■ TAREAS DEL EJERCICIO
[a] Traduzca al inglés la siguiente oración del texto sobre el PSOE y el PSC: "Ambas formaciones se necesitan, y la confrontación de votos en el Congreso los obliga a fijar un protocolo que subraye la independencia mutua."
[b] Reproduzca literalmente el pasaje del texto sobre el PSOE y el PSC que comienza con "El diálogo negociador" y continúa hasta "alternativa de gobierno.".

El diálogo negociador que mantienen las direcciones del PSOE y del PSC para establecer las bases de una nueva relación –obligada por la discrepancia sobre el derecho a decidir y, en última instancia, sobre el sujeto de soberanía– trata de salvar un programa común en todos los demás aspectos de las políticas públicas. Ambas formaciones se necesitan, y la confrontación de votos en el Congreso los obliga a fijar un protocolo que subraye la independencia mutua. Pero ha sido la naturaleza identitaria del disenso lo que ha puesto más en evidencia que PSOE y PSC atraviesan las mismas dificultades y se enfrentan a idénticos desafíos para su pervivencia como opciones hegemónicas de la izquierda y como alternativa de gobierno.
El carácter centenario del partido fundado por Pablo Iglesias no asegura, necesariamente, su continuidad a lo largo del siglo XXI. Su confluencia con otras corrientes socialistas de Catalunya para dar lugar a una formación que demostró un fuerte arraigo durante las tres primeras décadas de democracia y autogobierno tampoco significa que el PSC sea para siempre. Los socialistas de Catalunya y los del resto de España se enfrentan a la misma disyuntiva: atreverse a abrir sus puertas para salir de los actuales límites partidarios con el propósito de liderar la gestación de unas siglas nuevas o contentarse con ordenar la casa con la esperanza de que sean los demás quienes acudan a ella. Es verdad que la primera opción resulta aventurada, puesto que la realidad actual del socialismo correría el riesgo de disolverse en un magma heterogéneo muy difícil de articular política y orgánicamente. Pero la segunda tampoco está exenta de peligros, sobre todo si cada semana los socialistas protagonizan sorpresas que deshilachan su ya endeble cohesión y los hacen vulnerables al más mínimo contratiempo.

■ DATOS PROPORCIONADOS
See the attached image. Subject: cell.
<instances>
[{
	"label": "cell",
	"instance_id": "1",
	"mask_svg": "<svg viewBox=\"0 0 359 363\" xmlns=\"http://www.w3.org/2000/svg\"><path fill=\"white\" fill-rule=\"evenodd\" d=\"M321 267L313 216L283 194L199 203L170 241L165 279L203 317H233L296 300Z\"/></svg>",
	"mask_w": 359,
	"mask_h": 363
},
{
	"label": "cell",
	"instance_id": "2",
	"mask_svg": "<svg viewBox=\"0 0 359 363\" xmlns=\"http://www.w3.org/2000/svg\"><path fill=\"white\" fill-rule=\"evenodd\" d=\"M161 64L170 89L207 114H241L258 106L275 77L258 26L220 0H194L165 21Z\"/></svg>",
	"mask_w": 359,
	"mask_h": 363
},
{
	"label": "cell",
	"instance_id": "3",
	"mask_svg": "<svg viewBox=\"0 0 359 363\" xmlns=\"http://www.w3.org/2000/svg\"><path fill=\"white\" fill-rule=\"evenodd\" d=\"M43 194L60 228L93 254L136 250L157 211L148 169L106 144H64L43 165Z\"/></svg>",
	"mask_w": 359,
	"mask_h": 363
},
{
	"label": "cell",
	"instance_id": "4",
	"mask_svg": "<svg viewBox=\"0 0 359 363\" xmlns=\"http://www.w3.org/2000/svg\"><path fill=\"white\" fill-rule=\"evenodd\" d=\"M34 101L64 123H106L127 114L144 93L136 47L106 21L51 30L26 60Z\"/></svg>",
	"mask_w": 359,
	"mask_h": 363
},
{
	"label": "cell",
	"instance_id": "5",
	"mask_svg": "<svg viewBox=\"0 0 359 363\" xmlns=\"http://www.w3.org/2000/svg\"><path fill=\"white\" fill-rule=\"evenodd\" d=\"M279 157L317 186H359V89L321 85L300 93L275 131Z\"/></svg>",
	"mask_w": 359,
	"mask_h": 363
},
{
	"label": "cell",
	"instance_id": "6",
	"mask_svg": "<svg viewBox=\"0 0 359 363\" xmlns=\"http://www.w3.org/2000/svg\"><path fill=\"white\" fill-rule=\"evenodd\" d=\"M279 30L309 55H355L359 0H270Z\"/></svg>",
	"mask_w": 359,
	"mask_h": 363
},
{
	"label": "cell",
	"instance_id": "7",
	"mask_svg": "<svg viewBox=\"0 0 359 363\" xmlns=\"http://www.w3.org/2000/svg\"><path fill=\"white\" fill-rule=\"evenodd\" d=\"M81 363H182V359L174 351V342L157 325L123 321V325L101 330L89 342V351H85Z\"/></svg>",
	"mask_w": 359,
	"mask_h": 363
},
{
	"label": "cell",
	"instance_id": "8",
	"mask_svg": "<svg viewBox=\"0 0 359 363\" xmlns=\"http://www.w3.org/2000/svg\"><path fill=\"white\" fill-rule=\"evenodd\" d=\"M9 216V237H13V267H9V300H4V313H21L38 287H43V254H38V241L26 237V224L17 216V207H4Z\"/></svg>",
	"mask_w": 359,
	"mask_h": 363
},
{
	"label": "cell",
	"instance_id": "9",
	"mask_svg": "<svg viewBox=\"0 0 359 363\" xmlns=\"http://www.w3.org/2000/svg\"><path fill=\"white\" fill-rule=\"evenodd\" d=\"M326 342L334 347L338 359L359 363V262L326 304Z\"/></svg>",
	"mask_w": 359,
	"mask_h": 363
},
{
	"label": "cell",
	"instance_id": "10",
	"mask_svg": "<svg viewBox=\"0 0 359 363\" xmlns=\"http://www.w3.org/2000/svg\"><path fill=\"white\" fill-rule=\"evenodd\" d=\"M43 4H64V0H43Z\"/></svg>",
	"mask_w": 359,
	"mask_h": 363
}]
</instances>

■ SOLUCIONES EN ORDEN
[a] Both parties need each other, and the clash of votes in Congress forces them to set out a protocol that underscores their mutual independence.

[b]
El diálogo negociador que mantienen las direcciones del PSOE y del PSC para establecer las bases de una nueva relación –obligada por la discrepancia sobre el derecho a decidir y, en última instancia, sobre el sujeto de soberanía– trata de salvar un programa común en todos los demás aspectos de las políticas públicas. Ambas formaciones se necesitan, y la confrontación de votos en el Congreso los obliga a fijar un protocolo que subraye la independencia mutua. Pero ha sido la naturaleza identitaria del disenso lo que ha puesto más en evidencia que PSOE y PSC atraviesan las mismas dificultades y se enfrentan a idénticos desafíos para su pervivencia como opciones hegemónicas de la izquierda y como alternativa de gobierno.